That said, it still looks good.

I tried to find pricing for it (the top "contact sales" is a no-starter; too much initial friction. Just tell me how much it costs?! At the footer is a pricing calculator... I asked for pricing for 10 top-level pages and 5 sub-level pages (they explain the difference)... came out to a whopping $16,500 (you're reading that right... SIXTEEN THOUSAND). No thanks.
While the golden ratio thing is a bit of a gimmick, the components look gorgeous and really well laid out
I thought this was an unhinged parody of a design site, kinda surprised it's a real thing. Unfortunately the design isn't for me, things look off center and the overall "weight" of components feels off.
I wouldn't trust a UI framework where all of the components are shown as images instead of instances of the actual UI framework...
Wow AGPL for CSS ui framework!!
Here's a tip: any time you've got before/after screen grabs, don't do this thing where you've got to drag a line to switch between the two, don't have a fade, don't have a sliding transition, or anything like that. Just have it display one, then have a single button that you click to have it immediately display the other. Then when you click the button again, it goes back to displaying the first one again. Click, click, click - and your eyes do all the work for you.

(Not unrelated: answer from Andrei Herasimchuk at https://www.quora.com/Why-does-Adobe-Photoshop-differentiate...)

Also: I can't work out which image is which.

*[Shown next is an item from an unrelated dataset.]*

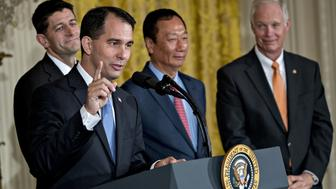 Scott Walker, governor of Wisconsin, second left, speaks as Senator Ron Johnson, a Republican from Wisconsin, from right, billionaire Terry Gou, chairman of Foxconn Technology Group, and U.S. House Speaker Paul Ryan, a Republican from Wisconsin, listen during an event in the East Room of the White House with U.S. House Speaker Paul Ryan, a Republican from Wisconsin, right, in Washington, D.C., U.S., on Wednesday, July 26, 2017. President Donald Trump announced that Foxconn plans a new factory in Wisconsin, fulfilling the Taiwanese manufacturing giants promise to invest in the U.S. Photographer: Andrew Harrer/Bloomberg via Getty Images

Taking the first image as an example: we've got MATERIAL-STYLE on the left, and LIFTKIT on the right. But what's the left? Does this mean that when you drag the line to the right, revealing the left image, you're looking at MATERIAL-STYLE? Or does this mean you see MATERIAL-STYLE when you drag the line to the left?

(This might seem like pointless quibbling, but this thing bills itself as the The UI Framework for Perfectionists.)

I turned this into a game. Which image do I think looks better? Now I try to figure out which image is supposedly supposed to look better.
I really wish they would start with "this is for next.js/react".

I had to dig through the docs and get to the installation instructions just to find out that it's React only.

It looks great, but I'm always confused why design system folks wouldn't base everything off web components, which work with almost any framework.

Hi everyone, I'm the creator of LiftKit. This project is EXTREMELY early and, as everyone has pointed out, not ready for production use. It's a solo project I work on in my free time. I'm a self-taught, so a lot of the weird choices you're seeing can be attributed to the decisions of someone who had never built something like this before.

LIFTKIT IS FREE AND OPEN SOURCE. The website's just out of date.

https://github.com/Chainlift/liftkit

Most of the feedback folks are providing here was raised about 6 months ago on Reddit and is actively being worked on. You can check it out here: https://www.reddit.com/r/webdev/comments/1m41arx/i_spent_18_...

KNOWN ISSUES INCLUDE: - Docs are a nightmare, screenshots are ridiculous instead of real components - Components are inaccessible spaghetti

CURRENT PRIORITIES: - Rebuilding with radix primitives - Improving docs

TO LEARN MORE: - This youtube video explains the gist of the system (though it's also a little outdated) https://www.youtube.com/watch?v=r1DANFZYJDw

I'll reply to folks as best I can.

opticalCorrection is genius. That small change makes the layout feel so intentional, polished, and complete - not text stuffed into a card, but the card itself is one cohesive component
The creator of this is a friend of mine and just gonna chime in that he’s a fantastic and talented dude. Nice surprise to see his project listed here! I think he’s working on something new called Liftkit Studio too I’m looking forward to.

He has a cool YouTube channel too. Check out “The Secret Science of Perfect Spacing”

https://youtu.be/9ElrcTtAxzA?si=kbAzQDGQSCCqymTO

Party on

>In LiftKit, everything derives from the golden ratio,

I don't think the authors realise the extent to which their product, which looks well made and useful, is being completely undermined with this nonsensical pseudoscience.

Things I look for in a UI library:

1. Clean, expressive interface, 2. Extensive documentation.

That being said, good on you for shipping! I would like to try it just for the mystery factor.

When we designed Chrome, since minimalism was our thing and screens used to be small, A LOT of time was spent on the total vertical space - thin titlebar, slightly bigger tabstrip, and a large toolbar. Lots of discussion, lots of questions

Telling people the height ratios between them followed the golden ratio was a very convenient way to shortcut the bikeshedding and get to "aha, very nice"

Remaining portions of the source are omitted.